AIM OF THE EXERCISE: An exact copy of the listing below is needed, with no pictures in it.

THE DATA:
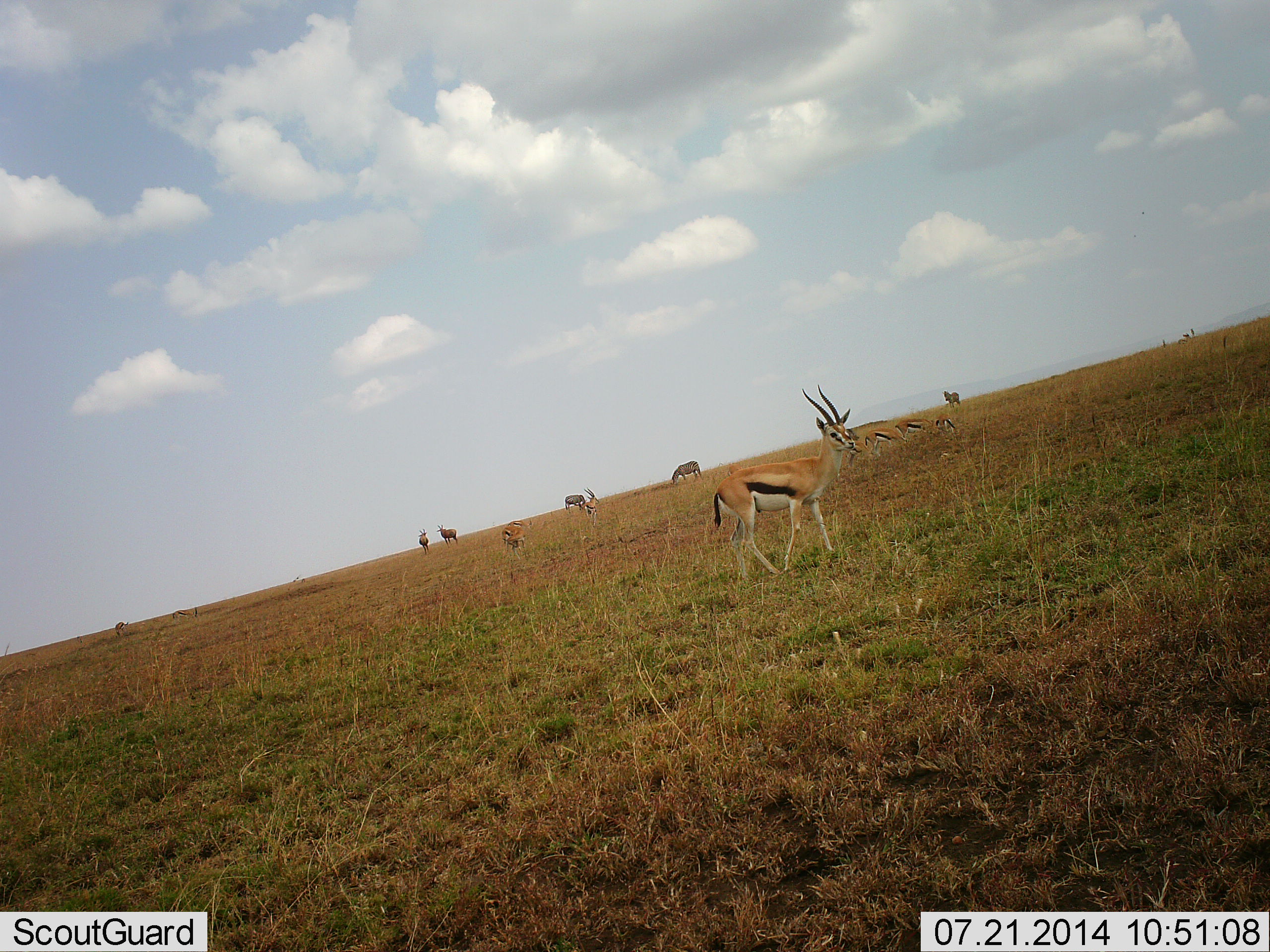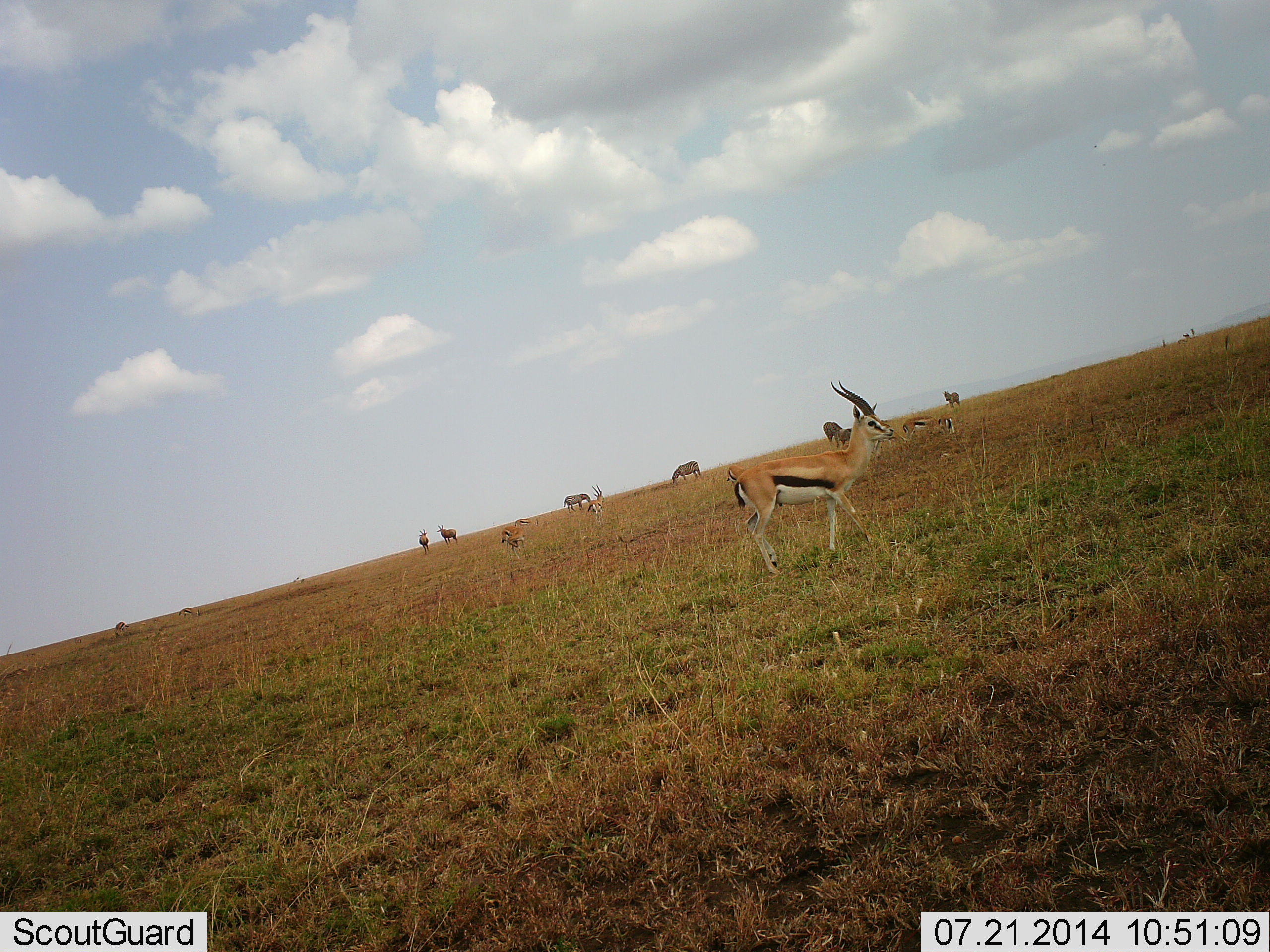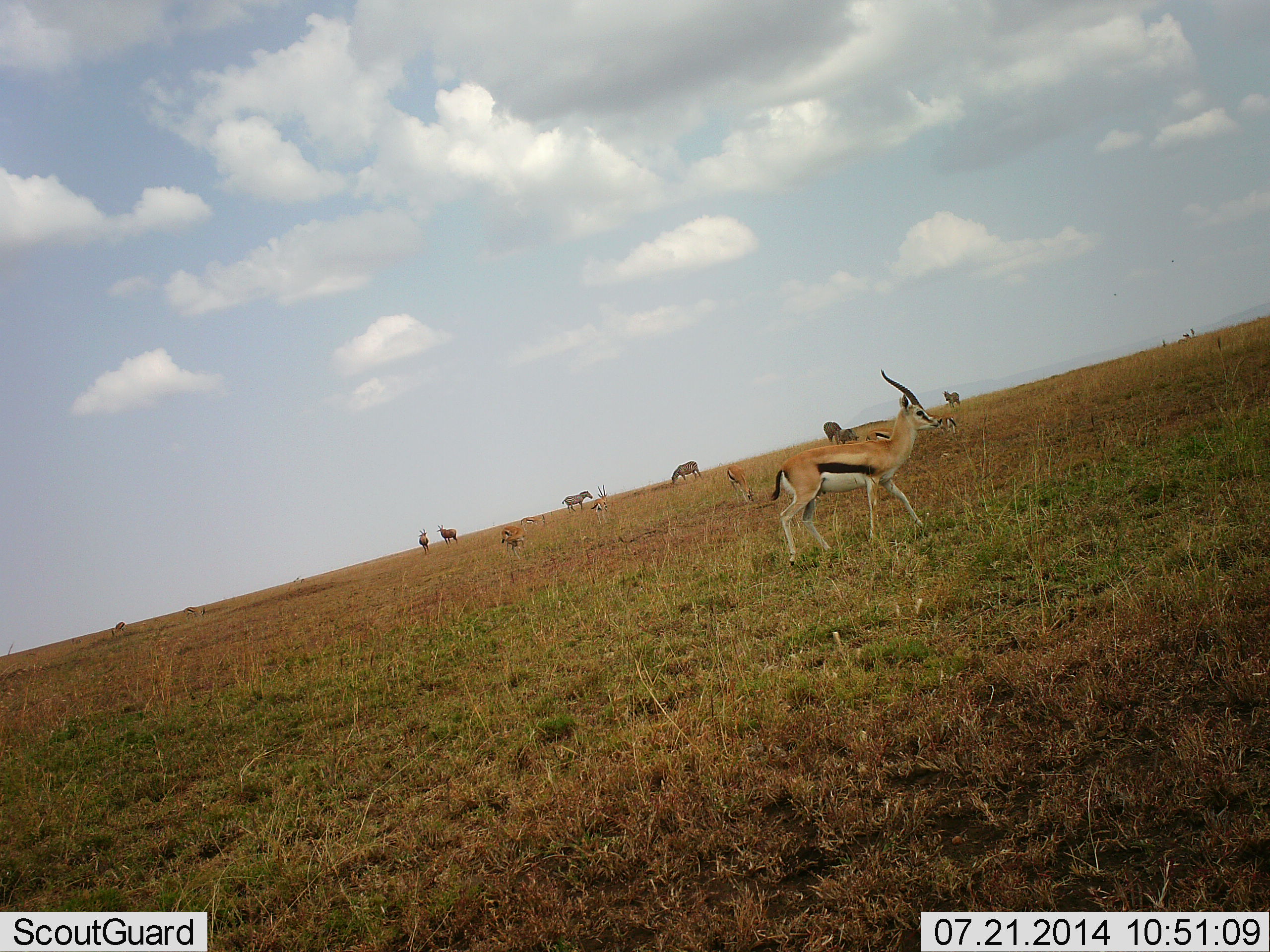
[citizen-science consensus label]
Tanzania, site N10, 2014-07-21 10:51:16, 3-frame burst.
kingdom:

PROBLEM SOLUTION:
[citizen-science consensus label]
Tanzania, site N10, 2014-07-21 10:51:16, 3-frame burst.
kingdom:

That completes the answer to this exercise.